As evidências científicas são sobejamente comprovadas — e foi nelas que a Anvisa se apoiou. O efeito terapêutico da Cannabis é conhecido há milhares de anos, e até o início do século XX não produzia celeuma. No começo da década de 30, contudo, a maconha foi acusada nos Estados Unidos de incitar a violência entre imigrantes mexicanos e corromper a infância. Quando o sistema internacional de controle de drogas, a Convenção Única sobre Entorpecentes, foi instituído pela ONU, em 1961, a aplicação da droga na medicina foi posta no mesmo pacote do uso recreativo — e então a maconha passou a ser tratada como a heroína, um subproduto do ópio, cujos perigos são evidentemente maiores. Foi longa a estrada de reabilitação dos componentes da maconha — no Brasil, por exemplo, durante muito tempo os portadores de epilepsia recorriam à Justiça ou eram obrigados a importar clandestinamente as caixas dos Estados Unidos ou da Europa. Hoje, há uma evidente mudança de tom. Já são mais de trinta os países que regularizaram as substâncias afeitas a lidar com problemas de saúde (veja na pág. ao lado), em especial o canabidiol e o THC. O canabidiol é encontrado no caule e nas flores, e compõe cerca de 1% da planta da maconha. Ele não altera o raciocínio, não produz lapsos de memória nem perda cognitiva. O THC, também regulamentado pela Anvisa, é mais polêmico, por ser psicoativo. Representa cerca de 10% do total de substâncias encontradas no cânhamo. É o THC que dá o barato da droga fumada. Pela característica do composto, os produtos com concentração de THC superior a 0,2% só poderão ser prescritos a pacientes terminais ou que tenham esgotado as alternativas terapêuticas de tratamentos clássicos.

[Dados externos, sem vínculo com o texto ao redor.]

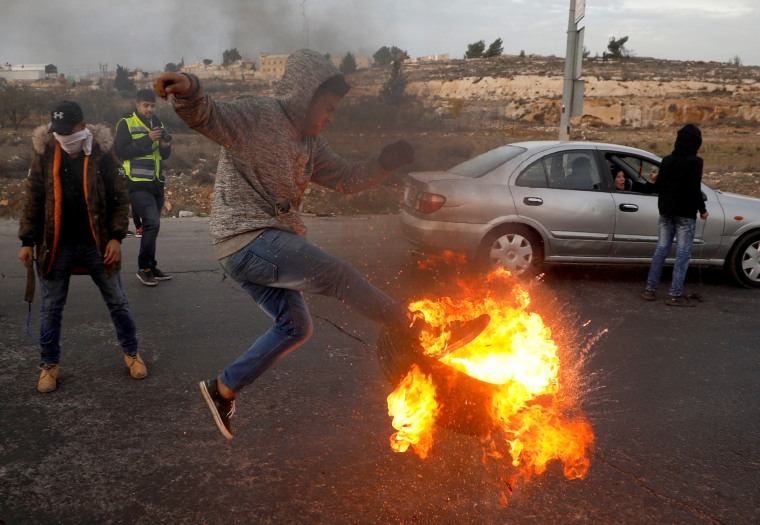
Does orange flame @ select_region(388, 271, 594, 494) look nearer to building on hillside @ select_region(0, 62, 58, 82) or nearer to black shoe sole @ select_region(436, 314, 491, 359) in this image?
black shoe sole @ select_region(436, 314, 491, 359)

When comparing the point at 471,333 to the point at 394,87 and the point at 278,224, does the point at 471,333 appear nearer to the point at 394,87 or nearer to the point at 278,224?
the point at 278,224

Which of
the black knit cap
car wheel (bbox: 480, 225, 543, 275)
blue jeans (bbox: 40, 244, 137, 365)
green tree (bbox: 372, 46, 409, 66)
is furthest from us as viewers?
green tree (bbox: 372, 46, 409, 66)

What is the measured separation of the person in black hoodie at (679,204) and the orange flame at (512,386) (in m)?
3.52

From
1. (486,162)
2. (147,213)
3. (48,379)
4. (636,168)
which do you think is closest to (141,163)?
(147,213)

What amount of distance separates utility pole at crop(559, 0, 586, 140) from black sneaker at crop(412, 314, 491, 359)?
898cm

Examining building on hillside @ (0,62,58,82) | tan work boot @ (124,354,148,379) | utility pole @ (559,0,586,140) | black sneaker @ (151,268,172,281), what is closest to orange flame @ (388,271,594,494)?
tan work boot @ (124,354,148,379)

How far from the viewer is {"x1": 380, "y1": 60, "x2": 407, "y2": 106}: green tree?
14.2m

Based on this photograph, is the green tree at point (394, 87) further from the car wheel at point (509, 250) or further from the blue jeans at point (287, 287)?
the blue jeans at point (287, 287)

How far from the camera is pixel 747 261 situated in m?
7.35

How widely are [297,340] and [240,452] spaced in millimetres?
774

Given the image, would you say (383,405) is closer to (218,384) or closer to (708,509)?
(218,384)

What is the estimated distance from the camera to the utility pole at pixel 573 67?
37.1 ft

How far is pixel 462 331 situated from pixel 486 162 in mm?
4790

A ruidosa postura dos grupos conservadores tornou o debate nebuloso — em julho, no auge das discussões, o ministro da Cidadania, Osmar Terra, interlocutor do governo na questão, foi assertivo: “Se abrir as portas do plantio, vai ter consumo generalizado”. Soou um tanto exagerado, demasiado radical, mas no fim das contas a posição do ministro venceu — reafirme-se, não se pode plantar —, e havia alguma razão no raciocínio. Um trabalho recente do Conselho Internacional de Controle de Narcóticos da ONU informa que as estruturas de fiscalização da produção da maconha medicinal são frágeis e invariavelmente transbordam para o consumo recreativo (e não é preciso relembrar os danos à saúde provocados pela droga em estado bruto, em especial entre adolescentes). Outro estudo, publicado na reputada revista JAMA Psychiatry, trouxe um dado desconcertante: a circulação da maconha pelo mero prazer foi 60% superior nos estados americanos que legalizaram as versões farmacêuticas.
É relevante essa constatação de que a Cannabis medicamentosa é um prelúdio para o acesso mais amplo à droga. Ela não deve ser desdenhada, mas também não pode frear um movimento civilizatório, adequado aos novos conhecimentos científicos. A legalização recreativa se expandirá, porém os países que refutam o uso medicinal caminham na contramão. Como anotou a revista britânica The Economist em recente reportagem, “o status legal ambíguo persistirá durante anos, mas a autorização como remédio é o único modo de ir contra uma longa história de preconceito que frustrou pesquisadores e privou milhões de pacientes do acesso a terapias que poderiam ajudá-los”. A autorização da venda em farmácias do canabidiol e, em casos mais específicos, do THC deve ser aplaudida com responsabilidade — sem fumaça.